#### Page ####

Energy is no longer the problem corruption and politics are!

Google Rossi e-cat...

ET LOL's blowing up 37 cats!

http://www.e-catworld.com/2011/04/24/rossi-says-that-over-the-years-has-blown-up-37-e-cats/

Nicole said...

I remember how you always used to view money as a liquid, while I was counting pennies. I also remember about your 401K - that's exactly the type of thing that I never, ever want to use for saving money anymore. Has it gone back up again at all, or did it stay low? And I honestly don't know whether it's better to take the money completely out of something like that, or leave it in there.

As for oil, I never decided whether or not the abiotic oil theory might be true, but at least I read about it and got the basic idea. And I still haven't settled on what exactly I believe about the Peak Oil except for the basic concept that I got from Julian Simon, which is, a much stronger belief that technology and business are able to substitute other things or find more efficient ways of processing things, so that 'running out' of something is irrelevant.

####

Work to do:
A - Reproduce the blog comments on energy and money from "Energy is no" to "it in there.".
B - Pick up the blog comments on energy and money where they end, and keep writing in the same voice.

#### Data section ####

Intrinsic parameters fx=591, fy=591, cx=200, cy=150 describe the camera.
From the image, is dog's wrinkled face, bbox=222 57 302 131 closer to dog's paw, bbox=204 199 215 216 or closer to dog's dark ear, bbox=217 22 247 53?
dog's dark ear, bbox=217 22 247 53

####

Expected responses:
A -
Energy is no longer the problem corruption and politics are!

Google Rossi e-cat...

ET LOL's blowing up 37 cats!

http://www.e-catworld.com/2011/04/24/rossi-says-that-over-the-years-has-blown-up-37-e-cats/

Nicole said...

I remember how you always used to view money as a liquid, while I was counting pennies. I also remember about your 401K - that's exactly the type of thing that I never, ever want to use for saving money anymore. Has it gone back up again at all, or did it stay low? And I honestly don't know whether it's better to take the money completely out of something like that, or leave it in there.

B -
It turns out that I agree with almost every lifestyle choice that this guy has made anyway, with hardly any exceptions, as he's trying to avoid being dependent upon a resource that other people are able to control and take away at will, even if we HAVEN'T run out of oil - oil is still controlled by groups of people who might not want us to always have as much oil as we want. So it still makes sense to plan a life that doesn't depend on oil.